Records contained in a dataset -
________

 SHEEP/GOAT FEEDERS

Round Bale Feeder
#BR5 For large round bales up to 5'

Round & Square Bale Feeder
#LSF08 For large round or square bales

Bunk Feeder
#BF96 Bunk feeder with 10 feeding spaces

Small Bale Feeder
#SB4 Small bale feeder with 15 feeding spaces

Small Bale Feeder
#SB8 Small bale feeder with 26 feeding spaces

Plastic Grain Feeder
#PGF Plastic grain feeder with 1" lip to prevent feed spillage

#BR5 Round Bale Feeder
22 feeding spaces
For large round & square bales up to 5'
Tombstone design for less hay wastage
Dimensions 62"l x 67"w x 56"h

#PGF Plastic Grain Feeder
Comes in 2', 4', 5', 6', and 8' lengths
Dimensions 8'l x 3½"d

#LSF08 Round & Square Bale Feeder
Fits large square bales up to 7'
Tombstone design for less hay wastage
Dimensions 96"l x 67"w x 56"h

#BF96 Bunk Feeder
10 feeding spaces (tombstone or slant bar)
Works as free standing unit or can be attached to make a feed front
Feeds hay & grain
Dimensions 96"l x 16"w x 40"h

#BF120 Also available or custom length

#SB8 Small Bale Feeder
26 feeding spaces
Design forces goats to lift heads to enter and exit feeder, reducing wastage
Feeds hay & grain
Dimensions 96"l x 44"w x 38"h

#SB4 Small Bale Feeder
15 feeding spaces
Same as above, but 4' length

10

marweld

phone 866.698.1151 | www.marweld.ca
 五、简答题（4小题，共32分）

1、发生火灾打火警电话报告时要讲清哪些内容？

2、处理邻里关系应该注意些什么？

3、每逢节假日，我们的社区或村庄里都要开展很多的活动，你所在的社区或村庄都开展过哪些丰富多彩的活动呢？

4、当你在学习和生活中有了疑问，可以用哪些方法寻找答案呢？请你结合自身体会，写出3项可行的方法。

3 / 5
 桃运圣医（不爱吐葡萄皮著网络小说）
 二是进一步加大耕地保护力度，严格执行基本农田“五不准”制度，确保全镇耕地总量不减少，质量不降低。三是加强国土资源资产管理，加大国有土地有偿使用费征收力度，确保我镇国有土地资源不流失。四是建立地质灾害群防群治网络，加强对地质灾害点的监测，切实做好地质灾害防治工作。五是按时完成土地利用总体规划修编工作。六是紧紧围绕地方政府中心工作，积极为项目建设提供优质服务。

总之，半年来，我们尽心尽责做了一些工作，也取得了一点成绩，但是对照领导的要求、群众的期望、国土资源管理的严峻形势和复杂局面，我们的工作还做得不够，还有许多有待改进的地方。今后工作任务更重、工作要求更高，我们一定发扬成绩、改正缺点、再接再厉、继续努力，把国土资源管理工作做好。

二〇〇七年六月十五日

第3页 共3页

________

Instructions to follow -
Please tally the lines above that contain "Dimensions" and report nothing but the total.

Solution -
5